## Description of the task
Every line of the records below that has the word "charset" should be copied.

[[ Data records, beginning ]]

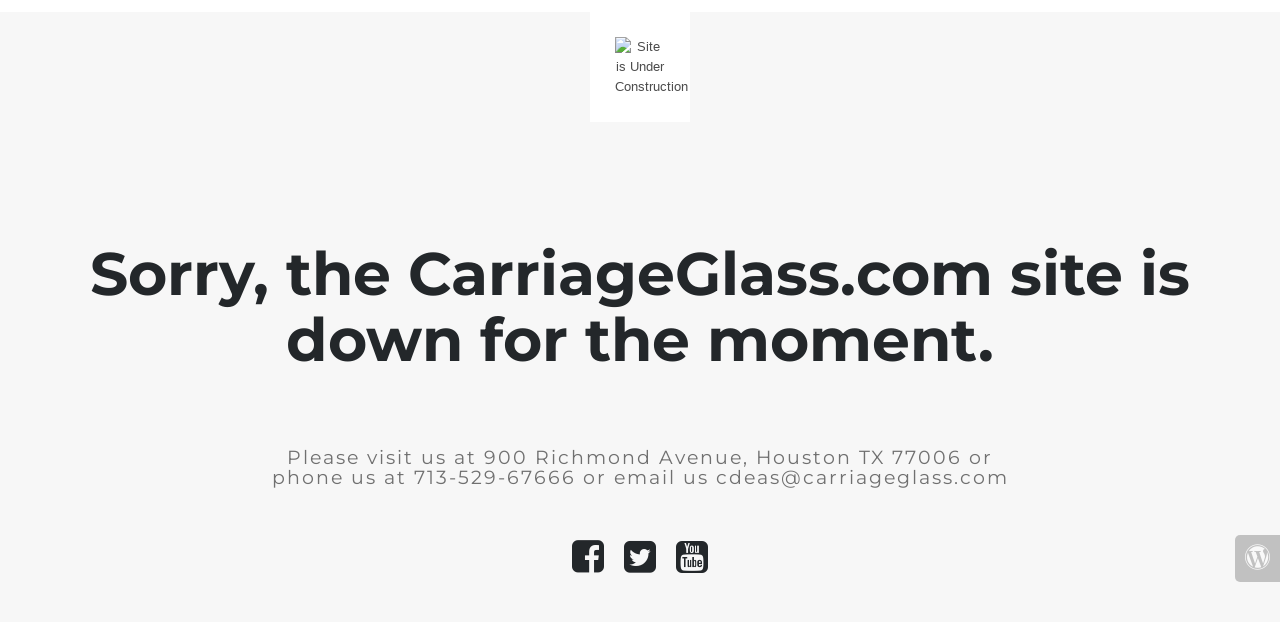

--- FILE ---
content_type: text/html; charset=UTF-8
request_url: https://www.carriageglass.com/
body_size: 1150
content:
<!doctype html>
<html lang="en">
  <head>
    <meta charset="utf-8">
    <meta http-equiv="X-UA-Compatible" content="IE=edge">
    <meta name="viewport" content="width=device-width, initial-scale=1">
    <title>Carriage Glass &amp; Detail is under construction</title>
    <meta name="description" content="Auto Glass Shop in Houston" />
    <meta name="generator" content="Free UnderConstructionPage plugin for WordPress">
    <link rel="stylesheet" href="https://fonts.bunny.net/css?family=Montserrat:400,700">    <link rel="stylesheet" href="https://carriageglass.com/wp-content/plugins/under-construction-page/themes/css/bootstrap.min.css?v=4.03" type="text/css">
<link rel="stylesheet" href="https://carriageglass.com/wp-content/plugins/under-construction-page/themes/css/common.css?v=4.03" type="text/css">
<link rel="stylesheet" href="https://carriageglass.com/wp-content/plugins/under-construction-page/themes/plain_text/style.css?v=4.03" type="text/css">
<link rel="stylesheet" href="https://carriageglass.com/wp-content/plugins/under-construction-page/themes/css/font-awesome.min.css?v=4.03" type="text/css">
<link rel="icon" href="https://carriageglass.com/wp-content/plugins/under-construction-page/themes/images/favicon.png" />
  </head>

  <body>
    <header>
      <span id="logo-wrap">
        <img data-tgpli-src="https://carriageglass.com/wp-content/plugins/under-construction-page/themes/plain_text/ucp-cog.png" alt="Site is Under Construction" title="Site is Under Construction" id="logo" data-tgpli-inited data-tgpli-image-inited ><script>window.tgpQueue.add('logo')</script><noscript><img src="https://carriageglass.com/wp-content/plugins/under-construction-page/themes/plain_text/ucp-cog.png" alt="Site is Under Construction" title="Site is Under Construction" id="logo"></noscript>
      </span>
    </header>

    <div class="container">

      <div class="row">
        <div class="col-xs-12 col-md-12 col-lg-12">
          <h1>Sorry, the CarriageGlass.com site is down for the moment.</h1>
        </div>
      </div>

      <div class="row">
        <div class="col-xs-12 col-md-8 col-md-offset-2 col-lg-offset-2 col-lg-8">
          <p class="content">Please visit us at 900 Richmond Avenue, Houston TX 77006 or phone us at 713-529-67666 or email us cdeas@carriageglass.com</p>
        </div>
      </div>

      <div class="row" id="social">
        <div class="col-xs-12 col-md-12 col-lg-12">
          <a href="https://www.facebook.com/profile.php?id=61573212702277" target="_blank"><i class="fa fa-facebook-square fa-3x"></i></a><a href="https://x.com/CraigDeas65005" target="_blank"><i class="fa fa-twitter-square fa-3x"></i></a><a href="https://www.youtube.com/@CarriageGlassDetail" target="_blank"><i class="fa fa-youtube-square fa-3x"></i></a>
        </div>
      </div>

    </div>
    <div id="login-button" class="loggedout"><a href="https://carriageglass.com/wp-login.php"><i class="fa fa-wordpress fa-2x" aria-hidden="true"></i></a></div>
  <script type="text/javascript">(function() {window.addEventListener("load",function(){var elem = document.getElementById("thegem-preloader-inline-css");setTimeout(function() { if (elem!==null && elem.parentNode!==null) elem.parentNode.removeChild(elem) }, 300); });})();</script></body>
</html>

[[ Data records, end ]]

## Solution to this exercise
content_type: text/html; charset=UTF-8
    <meta charset="utf-8">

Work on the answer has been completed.